PROBLEM REQUIREMENTS:
Every line below needs to be printed again exactly, without any of its pictures.

SUPPLIED DATA:
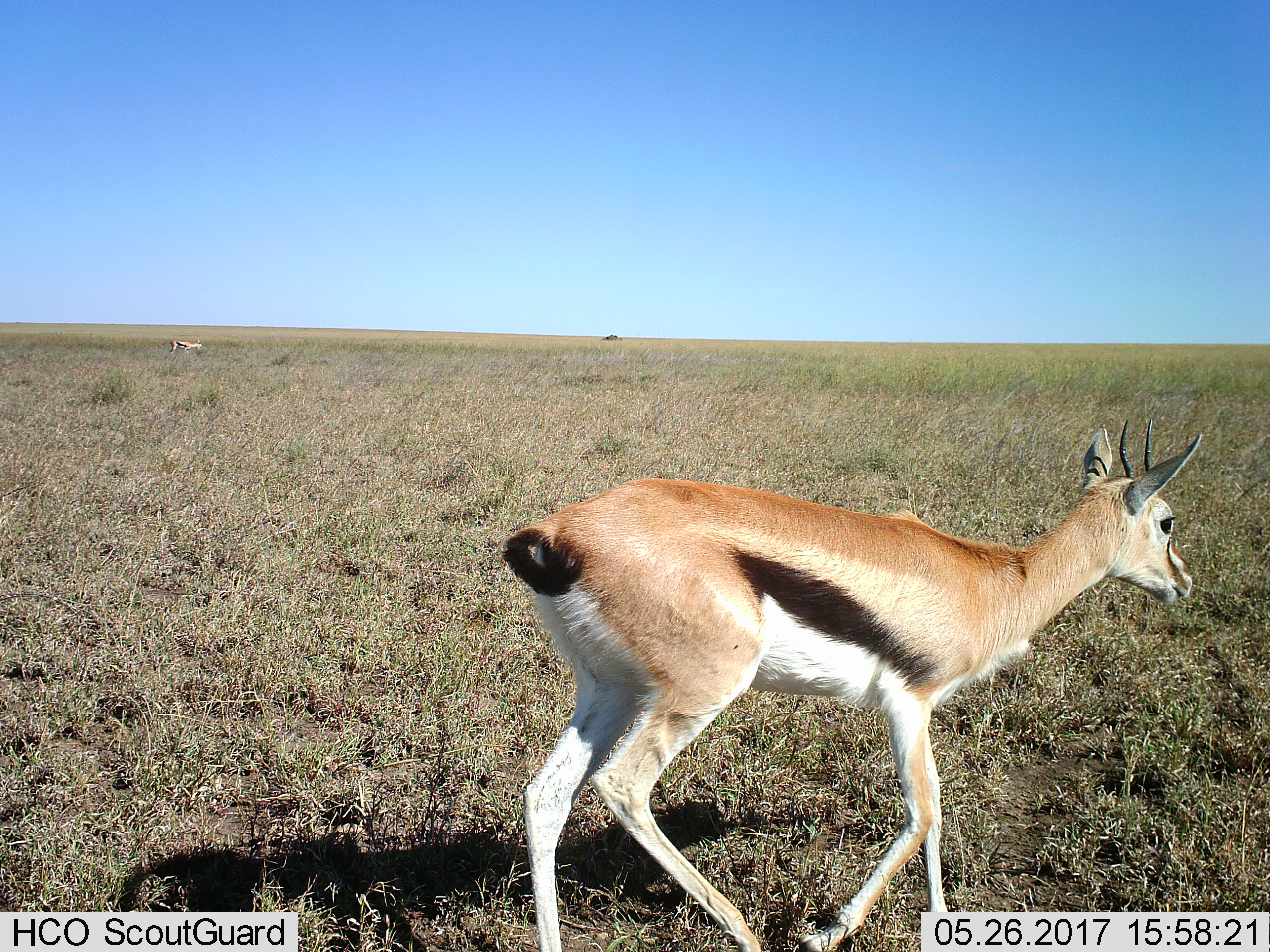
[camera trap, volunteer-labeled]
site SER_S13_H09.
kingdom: Animalia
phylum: Chordata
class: Mammalia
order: Artiodactyla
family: Bovidae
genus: Eudorcas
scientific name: Eudorcas thomsonii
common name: thomson's gazelle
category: gazellethomsons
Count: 2.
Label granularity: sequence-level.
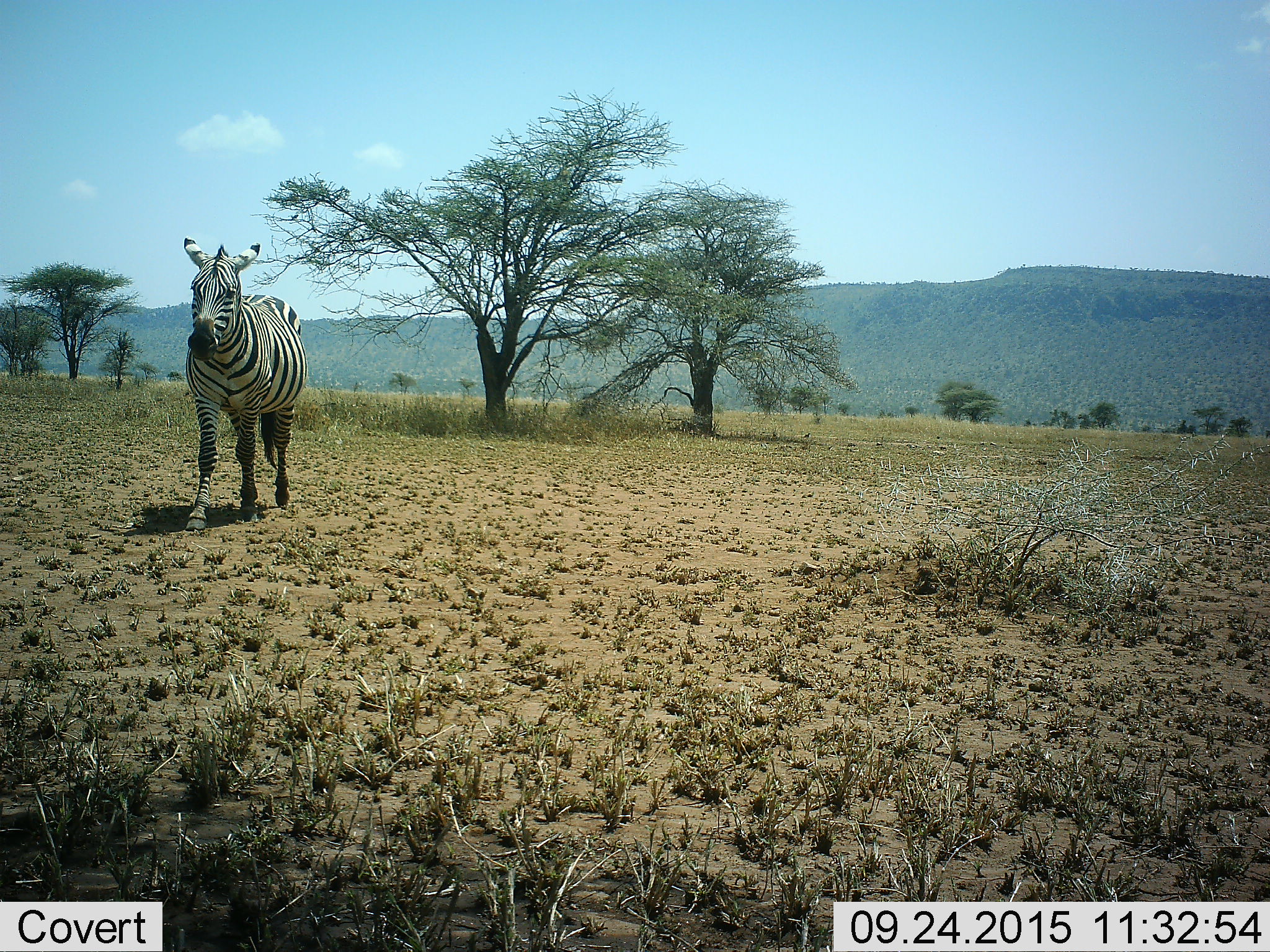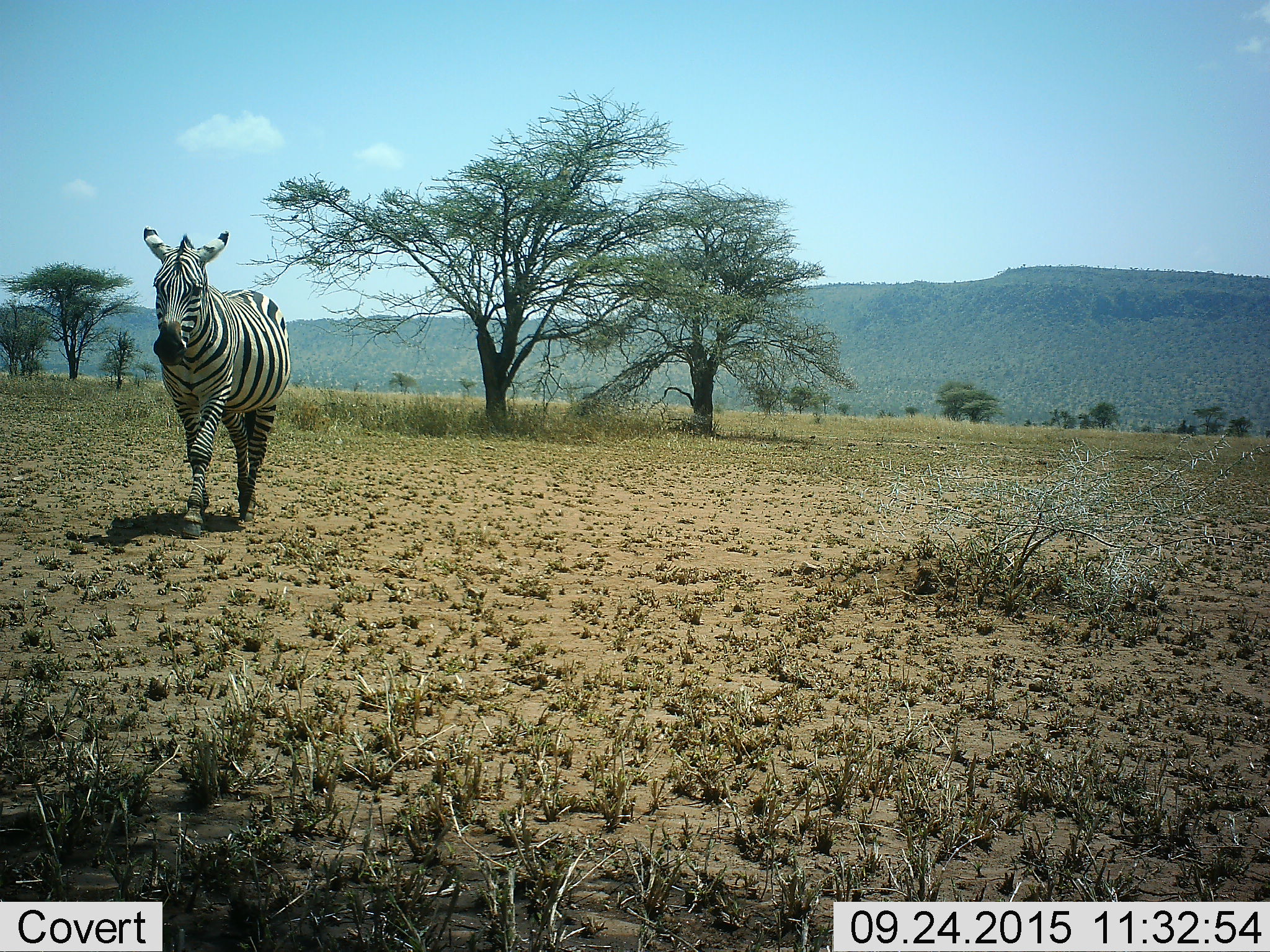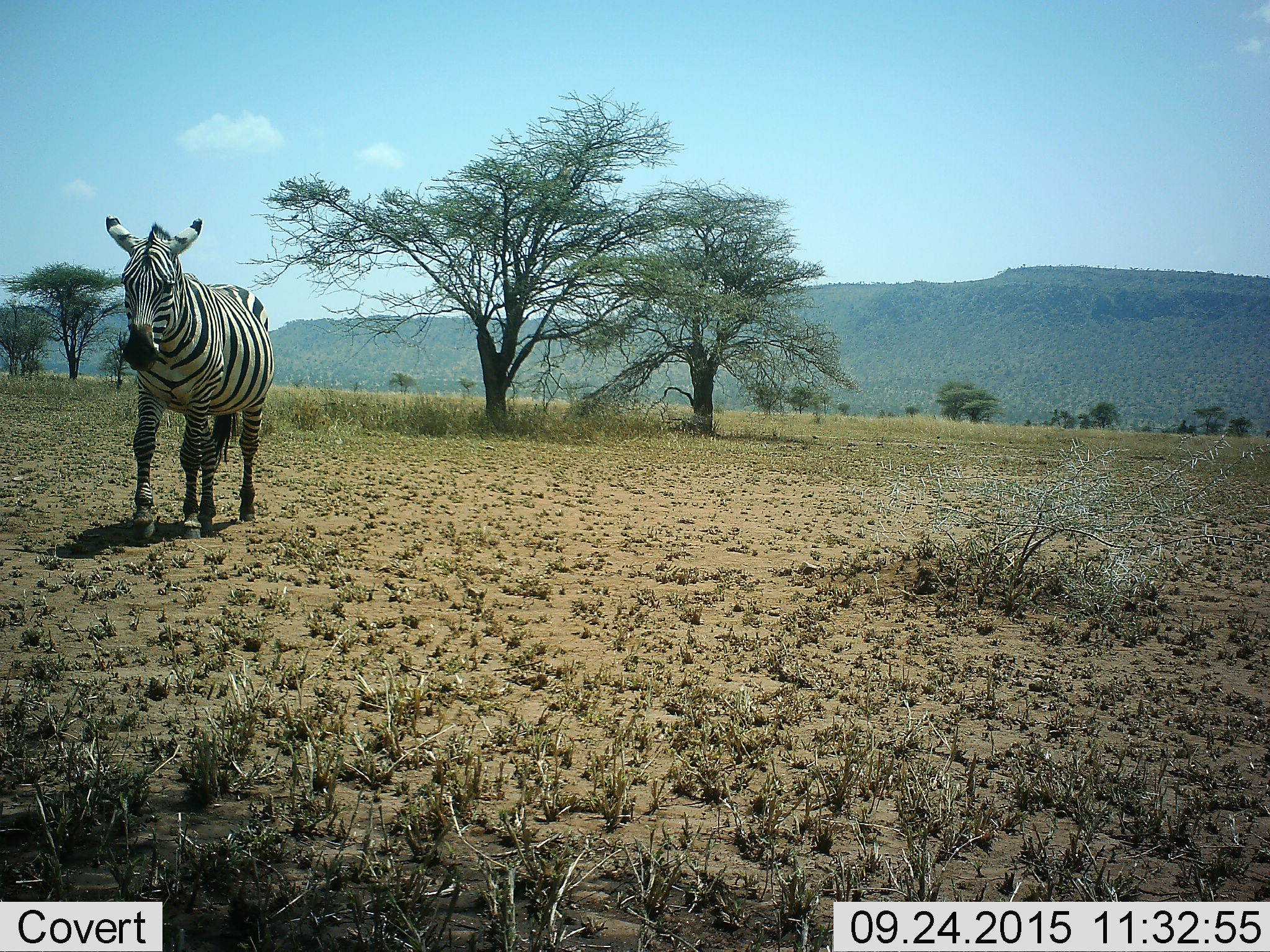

ANSWER TO THIS PROBLEM:
[camera trap, volunteer-labeled]
site SER_S13_H09.
kingdom: Animalia
phylum: Chordata
class: Mammalia
order: Artiodactyla
family: Bovidae
genus: Eudorcas
scientific name: Eudorcas thomsonii
common name: thomson's gazelle
category: gazellethomsons
Count: 2.
Label granularity: sequence-level.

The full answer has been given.